● GIVEN PASSAGE:

I hear Burger King pays $8.00 an hour.
Being a night stocker at Lowe's pays $11.00 an hour starting.
Ups pays even better for seasonal help. Christmas is coming.


----------



## Agent99 (Nov 4, 2015)

Charlie Schwartz said:


> And Uber had sent me an email that being under 4.5 at 50 trips can get me deactivated.
> 
> I'm learning, I'm learning... I'm new to the app, new to the business, new to the city, new and strange car, and I don't even have much driving experience. But I've learned so much over the past few days! I feel sure that even if Uber deactivates me, if they just give me one more week of experience I can start with Lyft and easily maintain a 4.6 rating.
> 
> Are they serious about this 50 trip thing? And is it really that hard to be reactivated once you're deactivated?


You need to be more picky on the quality of trip requests you accept. Refuse all Uberpool rides and passengers with a low rating.


----------



## Charlie Schwartz (Aug 17, 2016)

its mostly my fault here... i couldnt figure out how to adjust the seats... forgot to unlock doors b4 pax arrived... made wrong turns (no more waze for me!)... etc. i pretty much know when im going to receive a bad rating


----------



## Charlie Schwartz (Aug 17, 2016)

ive had an entirely positive experience so far with pool pax, btw. curious whether anyone else the same


----------



## Agent99 (Nov 4, 2015)

Charlie Schwartz said:


> ive had an entirely positive experience so far with pool pax, btw. curious whether anyone else the same


 You have taken relatively few Uberpool rides so far. Not every UberPool ride is a bad experience for the driver or for the pool passenger. But the probability is higher for a bad experience and a bad rating. Doing UberPool rides pays the driver worse than UberX rides. There are some well paid UberPool rides but it is a losing proposition over time. Taking UberPool rides also hurts other drivers.


----------



## Charlie Schwartz (Aug 17, 2016)

● TASK:
List everything that Charlie Schwartz says is new to them in the forum thread above.

● DATA EXTRACT:
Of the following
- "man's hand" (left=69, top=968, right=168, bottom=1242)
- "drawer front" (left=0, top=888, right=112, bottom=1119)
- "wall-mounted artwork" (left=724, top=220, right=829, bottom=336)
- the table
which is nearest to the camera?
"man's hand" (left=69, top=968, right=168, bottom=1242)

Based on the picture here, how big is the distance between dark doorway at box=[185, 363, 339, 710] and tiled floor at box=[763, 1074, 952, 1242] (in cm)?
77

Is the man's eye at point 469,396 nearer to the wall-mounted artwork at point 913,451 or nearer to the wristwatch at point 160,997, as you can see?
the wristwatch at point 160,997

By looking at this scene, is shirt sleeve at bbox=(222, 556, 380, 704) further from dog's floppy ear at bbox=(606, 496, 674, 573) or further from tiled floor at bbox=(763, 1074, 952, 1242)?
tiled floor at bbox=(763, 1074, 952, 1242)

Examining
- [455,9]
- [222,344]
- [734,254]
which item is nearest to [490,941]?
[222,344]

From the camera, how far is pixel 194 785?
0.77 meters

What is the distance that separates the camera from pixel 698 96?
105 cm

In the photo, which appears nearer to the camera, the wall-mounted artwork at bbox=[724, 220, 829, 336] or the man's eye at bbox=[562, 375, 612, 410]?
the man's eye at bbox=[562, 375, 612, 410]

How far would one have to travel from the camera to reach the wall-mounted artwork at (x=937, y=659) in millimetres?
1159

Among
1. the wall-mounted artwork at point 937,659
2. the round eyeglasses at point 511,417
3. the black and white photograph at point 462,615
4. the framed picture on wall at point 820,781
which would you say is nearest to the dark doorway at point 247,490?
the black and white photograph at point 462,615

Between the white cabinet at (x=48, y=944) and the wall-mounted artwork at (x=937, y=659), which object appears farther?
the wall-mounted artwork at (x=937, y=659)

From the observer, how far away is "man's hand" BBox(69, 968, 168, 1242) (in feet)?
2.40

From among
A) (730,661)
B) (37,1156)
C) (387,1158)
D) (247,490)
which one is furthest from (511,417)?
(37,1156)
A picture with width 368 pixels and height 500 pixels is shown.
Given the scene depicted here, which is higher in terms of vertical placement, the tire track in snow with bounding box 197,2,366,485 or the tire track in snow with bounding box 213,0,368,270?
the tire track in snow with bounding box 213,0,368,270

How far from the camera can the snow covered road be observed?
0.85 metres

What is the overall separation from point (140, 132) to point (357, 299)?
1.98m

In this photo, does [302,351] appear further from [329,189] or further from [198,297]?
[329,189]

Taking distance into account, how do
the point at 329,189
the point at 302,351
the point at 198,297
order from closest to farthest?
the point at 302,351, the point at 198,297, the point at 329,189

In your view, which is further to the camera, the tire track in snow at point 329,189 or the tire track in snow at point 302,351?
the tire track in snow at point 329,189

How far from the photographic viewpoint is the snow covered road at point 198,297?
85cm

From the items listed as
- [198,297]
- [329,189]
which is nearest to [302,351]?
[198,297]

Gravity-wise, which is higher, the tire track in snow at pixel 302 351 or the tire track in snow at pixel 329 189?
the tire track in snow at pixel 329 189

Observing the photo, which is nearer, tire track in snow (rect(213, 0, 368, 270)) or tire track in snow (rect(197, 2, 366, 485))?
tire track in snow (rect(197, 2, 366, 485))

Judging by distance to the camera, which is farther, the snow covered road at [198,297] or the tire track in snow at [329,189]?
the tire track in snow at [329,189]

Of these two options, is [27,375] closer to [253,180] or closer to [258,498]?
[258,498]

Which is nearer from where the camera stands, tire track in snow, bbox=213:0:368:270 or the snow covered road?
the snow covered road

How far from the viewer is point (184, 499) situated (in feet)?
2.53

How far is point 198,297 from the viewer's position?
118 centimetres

● ANSWER TO THIS TASK:
- the app
- the business
- the city
- a new and strange car